Case Presentation: A 56 years old man with a history of CMV-negative hematopoietic stem cell transplant (HSCT) for acute lymphoblastic leukemia (ALL) six years previously, complicated by cutaneous graft versus host disease (GVHD) on mycophenolate presented to the emergency department after three months of progressively worsening shortness of breath that has significantly worsened in the previous week, leading to outpatient treatment with amoxicillin-clavulanic acid and clarithromycin without improvement. Regular screening pulmonary function tests three months previously revealed slightly impaired diffusion capacity of carbon monoxide, but no obstructive processes. On presentation, vital signs were notable for fever to 101.8 (38.8C) and exam revealed coarse crackles on lungs auscultation bilaterally. Laboratory studies were remarkable for leukocytosis to 12.8 and sodium of 129. Chest X-ray revealed bilateral opacities concerning for atypical pneumonia. The patient was started on broad spectrum intravenous antibiotics, however his respiratory status continued to worsen, at which time a chest CT revealed diffuse ground glass opacities. Subsequent viral testing, including PCR for SARS-CoV-2, was negative. Bronchoscopy was done with no evidence of malignancy or infection, including multiple negative fungal PCR studies and PJP DFA and culture. At this time, the patient’s lung disease burden with continuous high oxygen requirements by high flow nasal cannula and occasionally non rebreather mask were suggestive of markedly increased risk of both transbronchial and open lung biopsy. At this time, the decision was made to start empiric steroid therapy (1mg/kg prednisone) for presumed organizing pneumonia secondary to HSCT. The patient experienced subjective symptom improvement within 24 hours, and a decrease in supplemental oxygen requirement within 48 hours, though he was not able to be weaned off oxygen prior to discharge from the hospital.

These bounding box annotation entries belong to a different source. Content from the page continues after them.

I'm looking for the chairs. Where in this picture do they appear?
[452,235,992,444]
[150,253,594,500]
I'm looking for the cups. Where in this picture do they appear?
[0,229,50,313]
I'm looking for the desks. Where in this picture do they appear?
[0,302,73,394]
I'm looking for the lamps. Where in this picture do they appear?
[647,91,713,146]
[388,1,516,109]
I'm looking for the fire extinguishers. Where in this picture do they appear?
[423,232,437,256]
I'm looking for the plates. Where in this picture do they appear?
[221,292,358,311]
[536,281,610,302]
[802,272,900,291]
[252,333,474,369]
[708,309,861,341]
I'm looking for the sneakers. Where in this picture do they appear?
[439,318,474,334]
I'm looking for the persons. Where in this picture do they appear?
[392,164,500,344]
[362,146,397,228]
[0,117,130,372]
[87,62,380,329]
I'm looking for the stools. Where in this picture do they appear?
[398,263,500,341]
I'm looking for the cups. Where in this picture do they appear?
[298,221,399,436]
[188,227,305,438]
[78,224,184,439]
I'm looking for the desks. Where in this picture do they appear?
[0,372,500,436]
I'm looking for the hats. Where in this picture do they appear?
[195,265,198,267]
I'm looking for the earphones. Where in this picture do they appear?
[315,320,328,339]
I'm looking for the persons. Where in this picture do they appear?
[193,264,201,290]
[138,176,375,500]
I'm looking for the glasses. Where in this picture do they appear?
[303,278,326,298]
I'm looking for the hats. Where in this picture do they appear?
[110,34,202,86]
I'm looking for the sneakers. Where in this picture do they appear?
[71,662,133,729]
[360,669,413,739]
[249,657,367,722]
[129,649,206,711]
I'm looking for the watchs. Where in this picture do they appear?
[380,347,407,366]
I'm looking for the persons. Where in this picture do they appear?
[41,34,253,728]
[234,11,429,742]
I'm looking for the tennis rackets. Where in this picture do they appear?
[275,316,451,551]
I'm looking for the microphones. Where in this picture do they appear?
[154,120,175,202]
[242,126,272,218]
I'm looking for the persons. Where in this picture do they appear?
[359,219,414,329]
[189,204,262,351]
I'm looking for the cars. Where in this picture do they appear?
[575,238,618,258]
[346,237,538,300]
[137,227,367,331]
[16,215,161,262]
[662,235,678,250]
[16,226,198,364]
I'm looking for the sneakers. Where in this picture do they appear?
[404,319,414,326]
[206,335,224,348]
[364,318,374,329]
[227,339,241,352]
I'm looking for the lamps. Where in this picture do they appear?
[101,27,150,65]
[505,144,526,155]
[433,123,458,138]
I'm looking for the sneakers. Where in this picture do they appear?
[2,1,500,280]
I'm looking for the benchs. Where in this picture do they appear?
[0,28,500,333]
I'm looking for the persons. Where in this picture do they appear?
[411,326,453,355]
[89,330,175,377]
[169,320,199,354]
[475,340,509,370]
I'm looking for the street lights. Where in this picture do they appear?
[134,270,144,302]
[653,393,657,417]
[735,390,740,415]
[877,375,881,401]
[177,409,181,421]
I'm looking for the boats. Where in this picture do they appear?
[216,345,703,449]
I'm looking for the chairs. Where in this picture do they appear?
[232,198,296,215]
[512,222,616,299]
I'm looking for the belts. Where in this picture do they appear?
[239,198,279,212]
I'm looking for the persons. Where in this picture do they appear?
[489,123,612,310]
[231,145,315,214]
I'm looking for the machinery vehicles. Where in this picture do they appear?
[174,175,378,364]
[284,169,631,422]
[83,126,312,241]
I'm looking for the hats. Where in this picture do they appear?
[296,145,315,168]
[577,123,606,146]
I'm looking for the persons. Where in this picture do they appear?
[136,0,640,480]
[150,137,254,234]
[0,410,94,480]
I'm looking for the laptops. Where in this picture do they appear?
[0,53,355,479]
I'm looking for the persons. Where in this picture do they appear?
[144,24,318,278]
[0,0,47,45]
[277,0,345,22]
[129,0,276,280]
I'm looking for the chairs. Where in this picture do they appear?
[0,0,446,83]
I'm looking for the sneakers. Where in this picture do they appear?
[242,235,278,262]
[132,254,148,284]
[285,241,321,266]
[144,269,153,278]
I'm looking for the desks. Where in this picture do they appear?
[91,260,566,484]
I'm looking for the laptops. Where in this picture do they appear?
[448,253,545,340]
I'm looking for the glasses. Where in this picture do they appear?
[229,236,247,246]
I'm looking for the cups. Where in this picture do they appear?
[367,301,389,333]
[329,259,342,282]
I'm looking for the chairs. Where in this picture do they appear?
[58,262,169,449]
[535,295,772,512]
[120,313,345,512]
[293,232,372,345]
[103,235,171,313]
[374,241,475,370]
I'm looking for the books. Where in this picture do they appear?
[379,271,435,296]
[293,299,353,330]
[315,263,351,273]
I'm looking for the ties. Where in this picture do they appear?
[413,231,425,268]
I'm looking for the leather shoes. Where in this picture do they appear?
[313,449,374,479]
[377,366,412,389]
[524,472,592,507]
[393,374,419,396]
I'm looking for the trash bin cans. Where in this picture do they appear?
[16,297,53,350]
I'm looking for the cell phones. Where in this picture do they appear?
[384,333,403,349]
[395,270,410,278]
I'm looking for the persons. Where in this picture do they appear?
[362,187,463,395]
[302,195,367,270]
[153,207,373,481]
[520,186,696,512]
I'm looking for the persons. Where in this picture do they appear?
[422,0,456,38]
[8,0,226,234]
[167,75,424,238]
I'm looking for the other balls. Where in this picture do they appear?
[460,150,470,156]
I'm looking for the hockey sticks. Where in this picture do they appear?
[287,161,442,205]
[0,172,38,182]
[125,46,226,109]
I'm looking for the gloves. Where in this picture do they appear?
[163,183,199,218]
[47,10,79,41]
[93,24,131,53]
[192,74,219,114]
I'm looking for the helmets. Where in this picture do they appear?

Discussion: Pulmonary complications of HSCT are common, and are typically divided into peri-engrafment, early post-transplant, and late post-transplant complications. Both infectious and non-infectious etiologies of lung disease are possible at each stage. Late post-transplant pulmonary complications are defined as occurring >100 days after transplant. The predominant late pulmonary complications include cryptogenic organizing pneumonia (COP, formerly known as bronchiolitis obilterans organizing pneumonia, or BOOP), and bronchiolitis obliterans syndrome (BOS). Biopsy is gold-standard for diagnosis of late non-infectious pulmonary complications of HSCT, but, as in the case of our patient, may not be tolerated due to the extent of illness. In this case, the diagnosis may be made after exclusion of infectious etiologies, as treatment is pulse dose steroids (0.5mg-1mg/kg) for a prolonged period of time, followed by a slow taper. While “late onset” is defined as >100 days after transplant, our patient was six years post-transplant.

Conclusions: Pulmonary complications of HSCT can develop even years after illness. While diagnosis with biopsy is the gold standard, there is significant morbidity with open lung biopsy. As more patients survive longer from the time oF HSCT, there will be a great incidence of these patients treated in general wards and outside of highly specialized bone marrow centers, so the hospitalist should be aware of and vigilant for late-onset GVHD-associated lung disease.